[Begin Document passage]

We sought to evaluate the transcription accuracy of a modern speech-to-text engine applied to recordings of verbal responses from a list-learning experiment. We used the annotations of human transcribers as a benchmark. We carried out a preliminary analysis to assess the degree of absolute agreement between the human-generated and computer-generated transcripts. We then carried out a series of post hoc analyses to evaluate how well the computer-generated transcripts recovered the detailed recall dynamics (Kahana 2012, 2017; Manning et al., 2015) reflected in the human-generated transcripts.

Transcription accuracy

An accurate computer-generated transcript should satisfy three basic criteria. First, it should have a high hit rate, in that the computer-generated transcript should contain each of the words also contained in the human-generated transcript. We defined the hit rate as the average (across lists) proportion of words in the human-generated transcripts that were also contained in the computer-generated transcripts. Second, it should have a low false alarm rate, in that the computer-generated transcript should not contain words that were not also contained in the human-generated transcript. We defined the false alarm rate as the average (across lists) proportion of words in the computer-generated transcripts that were not contained in the human-generated transcripts. Third, for words in both sets of transcripts, the speech onset times should match well.

Because the speech-to-text engine we evaluated is probabilistic, each outputted response in the computer-generated transcripts is associated with a confidence rating. For this analysis, we used the receiver operating characteristic (ROC) to evaluate how the hit rate and false alarm rate varied as a function of the speech-to-text engine’s confidence ratings (Fig. 2; area under the ROC: 0.907). Our analysis revealed that the human-generated transcripts matched the computer-generated transcripts well, in terms of the set of words each contained. This finding, that the two sets of transcripts matched well, indicates that the verbal responses transcribed by the speech-to-text engine were an accurate reflection of what the participants actually said (as judged by human observers). Note that in subsequent analyses we ignored the speech-to-text engine’s confidence ratings (i.e., we included every transcribed word, regardless of rated confidence, in our analyses below).

[End Document passage]

> [Aim A]: Identify every line in the entries below that contains the word "situated", and copy each of those lines. Case counts.

[Begin Dataset content]

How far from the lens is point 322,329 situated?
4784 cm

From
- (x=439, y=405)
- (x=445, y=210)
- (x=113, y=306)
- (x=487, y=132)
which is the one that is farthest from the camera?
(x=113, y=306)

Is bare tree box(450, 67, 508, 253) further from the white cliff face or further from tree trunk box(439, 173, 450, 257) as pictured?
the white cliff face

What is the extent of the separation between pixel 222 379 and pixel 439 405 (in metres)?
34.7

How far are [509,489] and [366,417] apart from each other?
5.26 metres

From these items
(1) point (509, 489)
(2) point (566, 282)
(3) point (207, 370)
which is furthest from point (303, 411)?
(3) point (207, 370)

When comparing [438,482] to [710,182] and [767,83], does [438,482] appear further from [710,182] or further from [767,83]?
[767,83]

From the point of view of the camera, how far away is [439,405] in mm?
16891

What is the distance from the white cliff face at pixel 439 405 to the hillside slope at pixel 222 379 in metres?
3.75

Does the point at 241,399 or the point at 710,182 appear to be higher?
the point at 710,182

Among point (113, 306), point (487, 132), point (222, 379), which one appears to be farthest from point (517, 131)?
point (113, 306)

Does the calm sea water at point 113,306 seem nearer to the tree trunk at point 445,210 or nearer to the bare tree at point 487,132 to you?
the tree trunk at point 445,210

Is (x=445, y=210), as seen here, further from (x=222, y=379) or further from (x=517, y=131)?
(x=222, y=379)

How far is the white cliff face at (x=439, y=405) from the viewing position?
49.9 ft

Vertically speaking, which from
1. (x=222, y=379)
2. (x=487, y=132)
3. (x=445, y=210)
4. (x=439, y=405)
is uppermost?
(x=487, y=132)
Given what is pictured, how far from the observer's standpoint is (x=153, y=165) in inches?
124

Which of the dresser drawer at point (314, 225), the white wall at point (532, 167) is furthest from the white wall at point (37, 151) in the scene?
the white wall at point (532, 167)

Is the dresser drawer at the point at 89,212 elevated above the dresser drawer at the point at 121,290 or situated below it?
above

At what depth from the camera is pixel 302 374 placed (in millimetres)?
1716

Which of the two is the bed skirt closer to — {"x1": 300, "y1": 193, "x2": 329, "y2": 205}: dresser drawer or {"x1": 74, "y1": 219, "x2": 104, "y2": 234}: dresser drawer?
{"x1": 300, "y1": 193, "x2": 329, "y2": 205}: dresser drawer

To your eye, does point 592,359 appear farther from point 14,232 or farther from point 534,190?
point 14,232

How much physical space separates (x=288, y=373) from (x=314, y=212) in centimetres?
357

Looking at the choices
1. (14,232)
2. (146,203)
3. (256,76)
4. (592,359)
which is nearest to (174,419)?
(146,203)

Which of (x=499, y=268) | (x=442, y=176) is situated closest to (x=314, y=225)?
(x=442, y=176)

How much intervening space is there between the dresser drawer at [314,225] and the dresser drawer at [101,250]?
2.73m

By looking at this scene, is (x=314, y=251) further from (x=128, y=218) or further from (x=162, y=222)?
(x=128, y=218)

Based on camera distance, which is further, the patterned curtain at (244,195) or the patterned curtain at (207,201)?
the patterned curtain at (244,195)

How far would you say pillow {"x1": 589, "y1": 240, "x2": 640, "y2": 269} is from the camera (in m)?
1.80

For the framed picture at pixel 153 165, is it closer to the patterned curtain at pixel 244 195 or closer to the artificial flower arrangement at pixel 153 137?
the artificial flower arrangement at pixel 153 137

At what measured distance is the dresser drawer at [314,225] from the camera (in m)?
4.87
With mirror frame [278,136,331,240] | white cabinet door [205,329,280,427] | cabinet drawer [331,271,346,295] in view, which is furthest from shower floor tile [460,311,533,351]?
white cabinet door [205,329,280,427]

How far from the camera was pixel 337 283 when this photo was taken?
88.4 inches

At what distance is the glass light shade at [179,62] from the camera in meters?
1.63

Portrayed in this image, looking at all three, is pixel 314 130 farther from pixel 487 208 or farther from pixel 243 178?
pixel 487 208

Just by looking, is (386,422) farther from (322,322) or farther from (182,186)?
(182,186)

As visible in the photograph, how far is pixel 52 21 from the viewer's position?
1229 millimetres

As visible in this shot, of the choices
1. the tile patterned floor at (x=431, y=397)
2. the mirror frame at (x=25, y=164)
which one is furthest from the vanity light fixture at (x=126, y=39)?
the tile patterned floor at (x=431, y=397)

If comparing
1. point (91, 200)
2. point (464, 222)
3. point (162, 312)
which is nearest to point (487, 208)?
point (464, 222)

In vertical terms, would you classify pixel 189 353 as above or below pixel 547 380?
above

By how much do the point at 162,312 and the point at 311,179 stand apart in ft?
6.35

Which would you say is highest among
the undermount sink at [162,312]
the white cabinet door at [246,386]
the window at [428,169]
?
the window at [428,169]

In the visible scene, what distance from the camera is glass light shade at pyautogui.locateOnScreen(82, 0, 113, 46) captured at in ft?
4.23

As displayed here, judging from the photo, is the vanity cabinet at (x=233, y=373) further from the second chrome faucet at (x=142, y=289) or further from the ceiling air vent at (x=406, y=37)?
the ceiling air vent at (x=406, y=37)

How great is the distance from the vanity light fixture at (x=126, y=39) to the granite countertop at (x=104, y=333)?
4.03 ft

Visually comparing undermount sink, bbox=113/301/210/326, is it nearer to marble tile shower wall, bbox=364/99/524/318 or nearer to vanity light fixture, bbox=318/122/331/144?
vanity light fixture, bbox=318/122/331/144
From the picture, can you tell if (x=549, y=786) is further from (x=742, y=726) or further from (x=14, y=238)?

[End Dataset content]

> [Aim B]: Reproduce the part of the transcription accuracy passage starting with "An accurate computer-generated" and going on through "should match well.".

> [Task solution A]:
How far from the lens is point 322,329 situated?
Is the dresser drawer at the point at 89,212 elevated above the dresser drawer at the point at 121,290 or situated below it?
Which of (x=499, y=268) | (x=442, y=176) is situated closest to (x=314, y=225)?

> [Task solution B]:
An accurate computer-generated transcript should satisfy three basic criteria. First, it should have a high hit rate, in that the computer-generated transcript should contain each of the words also contained in the human-generated transcript. We defined the hit rate as the average (across lists) proportion of words in the human-generated transcripts that were also contained in the computer-generated transcripts. Second, it should have a low false alarm rate, in that the computer-generated transcript should not contain words that were not also contained in the human-generated transcript. We defined the false alarm rate as the average (across lists) proportion of words in the computer-generated transcripts that were not contained in the human-generated transcripts. Third, for words in both sets of transcripts, the speech onset times should match well.